Peki, bu tür tekniklerle nasıl baş edeceğiz? Bu teknikleri kullanırken hangi ilkelere uyacağız? En genel ilke, insanın hayatını tek bir tanımlayıcı güdü etrafında örgütlemesinin ideal olduğudur. Gezgin ile Gölgesi'nde belirtildiği gibi (Cezanne'ın ressamlara daima doğada bir "küp, koni ve küre" keşfetme talimatını yansıtır şekilde), manzaralar "tüm çeşitlilikleri altında basit bir geometrik şekle" sahip değillerse hoşumuza gitmezler. Nietzsche'ye göre aynı şey insanlar için de geçerlidir. Haz verici bir karakterin ve hayatın "matematiksel bir tabanı" olacaktır.
***
Benlik basitçe keşfettiğimiz bir şey değildir. Benliğin yaratılması gerekir: en baştan yaratılmaz, basitçe sahip olduğumuzu keşfettiğimiz dürtüler kümesinin "heykel gibi biçimlendirilmesi", "budanması", "düzenlenmesi", "bahçe gibi güzelleştirilmesi "yle yaratılmalıdır. Bu yüzden, mutlu olmak için ilk önce ne olacaksak o hale gelmek için "heykeltıraşlık" yapmalıyız. Tan Kızıllığı'nda kendi heykelini biçimlendirmekle ilgili bazı tavsiyeler görmüştük. Şen Bilim'de daha ayrıntılı bir anlatı vardır. Bu eserin yaptığı katkının özünde kişinin kendi hayatını sanat eseri haline getirmesi fikri vardır.

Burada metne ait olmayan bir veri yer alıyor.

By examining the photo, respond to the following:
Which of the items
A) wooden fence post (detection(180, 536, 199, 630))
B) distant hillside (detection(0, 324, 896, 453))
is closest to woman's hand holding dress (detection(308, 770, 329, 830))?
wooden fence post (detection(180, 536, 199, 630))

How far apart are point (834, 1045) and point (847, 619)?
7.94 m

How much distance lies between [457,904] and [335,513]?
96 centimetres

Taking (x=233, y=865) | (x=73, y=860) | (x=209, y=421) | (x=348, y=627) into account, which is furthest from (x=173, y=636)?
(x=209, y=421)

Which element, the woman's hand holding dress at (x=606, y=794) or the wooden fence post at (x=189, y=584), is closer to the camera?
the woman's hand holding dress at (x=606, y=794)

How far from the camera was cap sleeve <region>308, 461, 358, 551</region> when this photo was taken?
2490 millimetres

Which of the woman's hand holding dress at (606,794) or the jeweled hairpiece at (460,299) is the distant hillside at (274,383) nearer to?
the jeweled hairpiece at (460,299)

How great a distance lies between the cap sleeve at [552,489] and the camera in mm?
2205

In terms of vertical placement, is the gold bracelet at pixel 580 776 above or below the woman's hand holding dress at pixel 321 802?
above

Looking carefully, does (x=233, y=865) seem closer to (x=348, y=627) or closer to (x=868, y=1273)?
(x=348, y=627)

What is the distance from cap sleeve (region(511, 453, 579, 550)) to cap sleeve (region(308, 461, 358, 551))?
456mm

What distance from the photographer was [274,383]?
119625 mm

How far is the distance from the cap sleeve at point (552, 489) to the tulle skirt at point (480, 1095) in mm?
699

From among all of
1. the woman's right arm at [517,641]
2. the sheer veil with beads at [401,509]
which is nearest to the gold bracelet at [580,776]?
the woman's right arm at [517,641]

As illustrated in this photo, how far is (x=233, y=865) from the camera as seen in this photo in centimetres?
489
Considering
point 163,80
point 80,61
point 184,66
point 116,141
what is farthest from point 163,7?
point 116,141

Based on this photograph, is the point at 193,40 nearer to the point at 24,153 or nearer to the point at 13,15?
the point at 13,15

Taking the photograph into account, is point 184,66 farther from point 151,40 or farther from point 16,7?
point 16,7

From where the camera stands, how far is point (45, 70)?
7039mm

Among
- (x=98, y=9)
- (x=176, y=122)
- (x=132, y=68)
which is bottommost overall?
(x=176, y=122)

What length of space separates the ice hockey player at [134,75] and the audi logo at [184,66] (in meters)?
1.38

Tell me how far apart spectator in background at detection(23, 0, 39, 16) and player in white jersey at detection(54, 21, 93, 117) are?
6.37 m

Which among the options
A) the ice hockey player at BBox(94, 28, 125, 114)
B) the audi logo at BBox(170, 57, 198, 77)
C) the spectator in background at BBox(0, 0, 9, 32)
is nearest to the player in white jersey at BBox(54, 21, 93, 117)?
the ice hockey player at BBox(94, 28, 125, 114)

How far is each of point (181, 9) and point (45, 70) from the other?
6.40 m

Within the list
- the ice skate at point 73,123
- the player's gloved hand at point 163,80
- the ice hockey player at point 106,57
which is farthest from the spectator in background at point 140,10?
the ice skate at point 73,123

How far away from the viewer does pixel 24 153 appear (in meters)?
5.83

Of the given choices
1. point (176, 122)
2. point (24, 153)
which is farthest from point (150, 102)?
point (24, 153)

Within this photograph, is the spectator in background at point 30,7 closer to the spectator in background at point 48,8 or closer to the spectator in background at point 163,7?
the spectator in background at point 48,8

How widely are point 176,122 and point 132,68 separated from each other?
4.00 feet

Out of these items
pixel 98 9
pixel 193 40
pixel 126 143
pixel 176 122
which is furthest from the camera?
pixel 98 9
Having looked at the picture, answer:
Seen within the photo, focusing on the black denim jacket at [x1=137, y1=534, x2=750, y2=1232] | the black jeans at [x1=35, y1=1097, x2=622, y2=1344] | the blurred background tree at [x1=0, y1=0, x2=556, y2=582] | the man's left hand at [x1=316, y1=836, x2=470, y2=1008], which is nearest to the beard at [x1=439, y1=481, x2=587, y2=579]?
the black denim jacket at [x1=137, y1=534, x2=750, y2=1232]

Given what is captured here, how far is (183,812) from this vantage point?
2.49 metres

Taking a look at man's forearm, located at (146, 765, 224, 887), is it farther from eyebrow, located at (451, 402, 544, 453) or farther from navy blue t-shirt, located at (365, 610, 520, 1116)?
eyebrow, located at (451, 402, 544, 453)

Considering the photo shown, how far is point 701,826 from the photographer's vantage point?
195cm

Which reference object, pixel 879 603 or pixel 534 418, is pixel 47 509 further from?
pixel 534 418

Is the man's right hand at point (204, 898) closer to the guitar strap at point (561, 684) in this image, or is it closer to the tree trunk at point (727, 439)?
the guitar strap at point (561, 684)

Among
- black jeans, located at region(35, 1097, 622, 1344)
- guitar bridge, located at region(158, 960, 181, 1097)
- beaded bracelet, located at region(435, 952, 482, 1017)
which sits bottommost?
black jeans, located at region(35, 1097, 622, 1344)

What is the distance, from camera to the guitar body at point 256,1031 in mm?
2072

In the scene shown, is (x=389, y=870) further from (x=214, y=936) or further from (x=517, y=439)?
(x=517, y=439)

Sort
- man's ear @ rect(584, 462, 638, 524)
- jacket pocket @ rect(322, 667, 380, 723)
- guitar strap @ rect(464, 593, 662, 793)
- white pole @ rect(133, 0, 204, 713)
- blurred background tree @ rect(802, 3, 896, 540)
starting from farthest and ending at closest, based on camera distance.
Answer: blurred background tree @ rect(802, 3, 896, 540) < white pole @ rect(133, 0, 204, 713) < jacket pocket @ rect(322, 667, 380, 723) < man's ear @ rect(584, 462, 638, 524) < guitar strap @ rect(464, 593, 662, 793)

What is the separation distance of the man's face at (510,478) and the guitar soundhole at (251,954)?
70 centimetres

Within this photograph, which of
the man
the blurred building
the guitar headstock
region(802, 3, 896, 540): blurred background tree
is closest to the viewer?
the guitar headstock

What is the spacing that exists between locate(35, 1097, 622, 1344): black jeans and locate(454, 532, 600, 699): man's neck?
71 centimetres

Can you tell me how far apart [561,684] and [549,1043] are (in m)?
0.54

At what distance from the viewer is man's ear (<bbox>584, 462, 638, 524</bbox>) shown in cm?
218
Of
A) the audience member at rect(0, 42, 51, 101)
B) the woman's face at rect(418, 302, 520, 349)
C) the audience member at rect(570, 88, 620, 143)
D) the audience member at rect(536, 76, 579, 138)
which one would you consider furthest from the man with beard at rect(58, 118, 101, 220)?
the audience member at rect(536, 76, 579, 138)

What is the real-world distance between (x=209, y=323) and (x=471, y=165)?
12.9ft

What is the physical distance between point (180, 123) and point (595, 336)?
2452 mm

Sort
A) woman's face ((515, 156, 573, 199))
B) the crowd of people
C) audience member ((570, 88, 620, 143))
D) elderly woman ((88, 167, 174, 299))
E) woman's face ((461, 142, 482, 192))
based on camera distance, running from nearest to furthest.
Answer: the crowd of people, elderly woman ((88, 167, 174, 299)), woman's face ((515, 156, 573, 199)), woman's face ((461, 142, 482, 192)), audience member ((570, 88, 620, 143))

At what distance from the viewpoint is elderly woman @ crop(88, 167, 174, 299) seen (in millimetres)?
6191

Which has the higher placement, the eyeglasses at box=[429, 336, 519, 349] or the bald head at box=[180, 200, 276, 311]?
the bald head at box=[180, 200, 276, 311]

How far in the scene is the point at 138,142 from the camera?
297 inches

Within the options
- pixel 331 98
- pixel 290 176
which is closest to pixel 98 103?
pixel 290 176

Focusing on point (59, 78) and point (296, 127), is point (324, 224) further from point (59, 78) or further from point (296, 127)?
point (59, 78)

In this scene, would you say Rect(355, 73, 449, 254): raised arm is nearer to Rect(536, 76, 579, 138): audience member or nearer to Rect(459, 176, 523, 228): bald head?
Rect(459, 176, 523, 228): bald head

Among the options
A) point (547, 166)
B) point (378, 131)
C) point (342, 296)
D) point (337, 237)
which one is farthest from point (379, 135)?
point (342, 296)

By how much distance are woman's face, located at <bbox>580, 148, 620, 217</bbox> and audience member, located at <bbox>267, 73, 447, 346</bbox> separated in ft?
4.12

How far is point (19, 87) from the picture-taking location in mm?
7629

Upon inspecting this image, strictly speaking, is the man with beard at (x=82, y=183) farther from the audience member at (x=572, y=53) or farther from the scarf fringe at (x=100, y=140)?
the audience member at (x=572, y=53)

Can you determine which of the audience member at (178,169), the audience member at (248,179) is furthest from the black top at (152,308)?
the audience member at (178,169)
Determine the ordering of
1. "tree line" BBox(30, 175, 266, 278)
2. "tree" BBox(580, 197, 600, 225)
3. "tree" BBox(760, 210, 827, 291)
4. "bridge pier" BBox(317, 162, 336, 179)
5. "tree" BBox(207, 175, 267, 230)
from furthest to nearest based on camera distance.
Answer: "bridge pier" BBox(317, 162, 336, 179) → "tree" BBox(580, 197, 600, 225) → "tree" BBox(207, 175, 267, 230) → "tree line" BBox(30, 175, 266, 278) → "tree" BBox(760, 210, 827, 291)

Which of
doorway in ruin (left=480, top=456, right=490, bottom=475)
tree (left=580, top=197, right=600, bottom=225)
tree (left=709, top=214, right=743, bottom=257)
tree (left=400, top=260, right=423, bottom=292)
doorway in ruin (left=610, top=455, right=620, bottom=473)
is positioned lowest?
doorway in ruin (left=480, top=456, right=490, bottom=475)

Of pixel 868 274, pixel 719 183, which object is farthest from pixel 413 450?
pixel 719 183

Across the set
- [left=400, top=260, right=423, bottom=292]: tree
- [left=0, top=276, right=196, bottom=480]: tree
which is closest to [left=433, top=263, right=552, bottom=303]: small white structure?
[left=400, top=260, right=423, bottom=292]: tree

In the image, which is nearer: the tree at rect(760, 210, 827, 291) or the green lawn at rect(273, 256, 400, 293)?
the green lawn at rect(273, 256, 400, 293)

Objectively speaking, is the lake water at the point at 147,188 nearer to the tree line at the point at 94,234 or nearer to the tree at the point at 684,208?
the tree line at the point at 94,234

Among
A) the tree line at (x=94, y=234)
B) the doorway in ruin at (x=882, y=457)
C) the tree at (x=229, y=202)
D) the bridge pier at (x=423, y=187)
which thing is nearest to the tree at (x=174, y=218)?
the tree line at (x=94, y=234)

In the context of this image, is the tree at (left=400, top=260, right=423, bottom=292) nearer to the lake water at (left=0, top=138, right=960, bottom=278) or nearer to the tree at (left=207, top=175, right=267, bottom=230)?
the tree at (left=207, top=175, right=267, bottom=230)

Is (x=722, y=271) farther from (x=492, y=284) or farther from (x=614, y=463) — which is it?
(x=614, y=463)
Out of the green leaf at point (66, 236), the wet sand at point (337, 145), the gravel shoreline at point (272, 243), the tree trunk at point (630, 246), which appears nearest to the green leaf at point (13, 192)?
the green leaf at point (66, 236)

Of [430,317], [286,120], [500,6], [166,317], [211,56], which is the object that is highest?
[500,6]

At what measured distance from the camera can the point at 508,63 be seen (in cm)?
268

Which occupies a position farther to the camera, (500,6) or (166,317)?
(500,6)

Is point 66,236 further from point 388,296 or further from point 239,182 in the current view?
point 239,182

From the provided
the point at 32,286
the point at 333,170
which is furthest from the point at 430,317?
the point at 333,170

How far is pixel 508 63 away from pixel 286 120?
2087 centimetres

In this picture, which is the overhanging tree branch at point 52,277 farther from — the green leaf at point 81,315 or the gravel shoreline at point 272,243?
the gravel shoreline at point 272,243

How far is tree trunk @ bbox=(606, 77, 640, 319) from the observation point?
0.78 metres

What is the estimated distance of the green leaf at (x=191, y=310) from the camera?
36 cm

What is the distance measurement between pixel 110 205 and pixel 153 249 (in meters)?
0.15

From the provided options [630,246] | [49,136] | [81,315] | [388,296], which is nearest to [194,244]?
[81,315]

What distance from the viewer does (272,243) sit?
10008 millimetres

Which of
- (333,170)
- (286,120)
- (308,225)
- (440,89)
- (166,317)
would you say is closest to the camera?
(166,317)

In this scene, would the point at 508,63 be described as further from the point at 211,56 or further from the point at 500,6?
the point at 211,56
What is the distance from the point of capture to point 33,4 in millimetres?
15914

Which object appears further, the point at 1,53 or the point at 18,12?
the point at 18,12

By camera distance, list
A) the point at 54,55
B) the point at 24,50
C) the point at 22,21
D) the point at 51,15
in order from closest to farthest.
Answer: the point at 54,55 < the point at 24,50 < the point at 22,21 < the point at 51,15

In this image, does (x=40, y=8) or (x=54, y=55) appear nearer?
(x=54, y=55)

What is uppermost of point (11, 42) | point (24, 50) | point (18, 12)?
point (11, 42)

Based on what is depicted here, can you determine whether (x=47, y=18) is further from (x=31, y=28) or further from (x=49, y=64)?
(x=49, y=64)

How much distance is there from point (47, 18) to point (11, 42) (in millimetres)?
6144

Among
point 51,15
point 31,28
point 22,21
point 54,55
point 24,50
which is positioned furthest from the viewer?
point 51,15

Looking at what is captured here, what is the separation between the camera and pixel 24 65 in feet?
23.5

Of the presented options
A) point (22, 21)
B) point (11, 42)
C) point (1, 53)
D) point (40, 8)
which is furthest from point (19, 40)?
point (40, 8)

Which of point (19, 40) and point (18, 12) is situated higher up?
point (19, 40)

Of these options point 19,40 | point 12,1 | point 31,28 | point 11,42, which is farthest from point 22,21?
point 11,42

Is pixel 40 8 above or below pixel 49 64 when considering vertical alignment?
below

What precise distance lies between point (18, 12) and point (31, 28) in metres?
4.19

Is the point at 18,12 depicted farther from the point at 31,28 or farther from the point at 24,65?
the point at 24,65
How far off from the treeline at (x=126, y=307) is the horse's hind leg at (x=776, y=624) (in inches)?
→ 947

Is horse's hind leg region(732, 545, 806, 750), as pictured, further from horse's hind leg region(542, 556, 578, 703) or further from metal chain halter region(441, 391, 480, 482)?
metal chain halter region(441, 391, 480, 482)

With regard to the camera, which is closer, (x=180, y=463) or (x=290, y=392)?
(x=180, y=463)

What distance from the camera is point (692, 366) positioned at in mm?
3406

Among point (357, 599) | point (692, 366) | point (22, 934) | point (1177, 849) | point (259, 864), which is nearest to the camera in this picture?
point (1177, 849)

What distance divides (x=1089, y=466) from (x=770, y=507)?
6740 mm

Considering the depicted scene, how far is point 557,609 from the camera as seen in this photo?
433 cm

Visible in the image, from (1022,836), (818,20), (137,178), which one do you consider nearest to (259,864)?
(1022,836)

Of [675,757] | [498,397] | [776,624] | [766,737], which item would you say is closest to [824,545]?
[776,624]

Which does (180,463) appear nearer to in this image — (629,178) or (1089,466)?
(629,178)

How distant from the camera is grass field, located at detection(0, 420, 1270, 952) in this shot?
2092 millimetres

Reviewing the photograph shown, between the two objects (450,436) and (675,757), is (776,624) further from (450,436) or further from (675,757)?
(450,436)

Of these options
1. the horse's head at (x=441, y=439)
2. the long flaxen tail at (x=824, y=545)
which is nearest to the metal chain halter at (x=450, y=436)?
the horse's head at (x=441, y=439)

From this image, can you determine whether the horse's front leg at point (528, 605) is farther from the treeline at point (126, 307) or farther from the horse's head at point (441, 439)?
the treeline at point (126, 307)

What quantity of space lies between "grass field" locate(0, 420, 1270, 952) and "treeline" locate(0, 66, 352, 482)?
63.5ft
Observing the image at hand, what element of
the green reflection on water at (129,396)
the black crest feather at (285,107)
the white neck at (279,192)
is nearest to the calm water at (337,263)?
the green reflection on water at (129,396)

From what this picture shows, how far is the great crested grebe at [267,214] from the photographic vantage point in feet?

Kendimizi heykel gibi biçimlendirerek sahici kişiler olabilmemiz için, diye yazar Nietzsche, "sanatçıları örnek almalı" ama onlardan daha bilgece davranmalıyız. Zira "sanatın bitip hayatın başladığı yerde onların hassas güçleri genellikle durur" -büyük sanatçıların berbat hayatlar yaşaması tipiktir- " kendi hayatlarımızın şairleri olmak isteriz" . Sanatçılardan, "özellikle de tiyatro sanatçılarından" öğrenmemiz gereken şey, "her gün rastladığımız sıradan insanda gizli olan kahramanı" tanımak için kendimizi "basitleştirilmiş ve yüceleştirilmiş gibi" görmektir. Maharetli bir romancı ya da oyun yazarı eserin "kahramanı" olan karakterin (Elizabeth Bennett, V. Henry) tutarlı ve inanılır bir portresini çıkaracak şekilde olayları nasıl seçiyor ve sergiliyorsa, biz de olmaya karar verdiğimiz "kahramanı" ortaya çıkaracak şekilde kendi hayatımızın hikayesini kendimize anlatmalıyız. Bunu yapmak için kendimizi "geçmiş ve bütün bir şeymiş gibi belli bir mesafeden" nasıl gözlemleyeceğimizi sanatçılardan öğrenmeliyiz, aksi takdirde "ön plandan başka bir şey" olmayız.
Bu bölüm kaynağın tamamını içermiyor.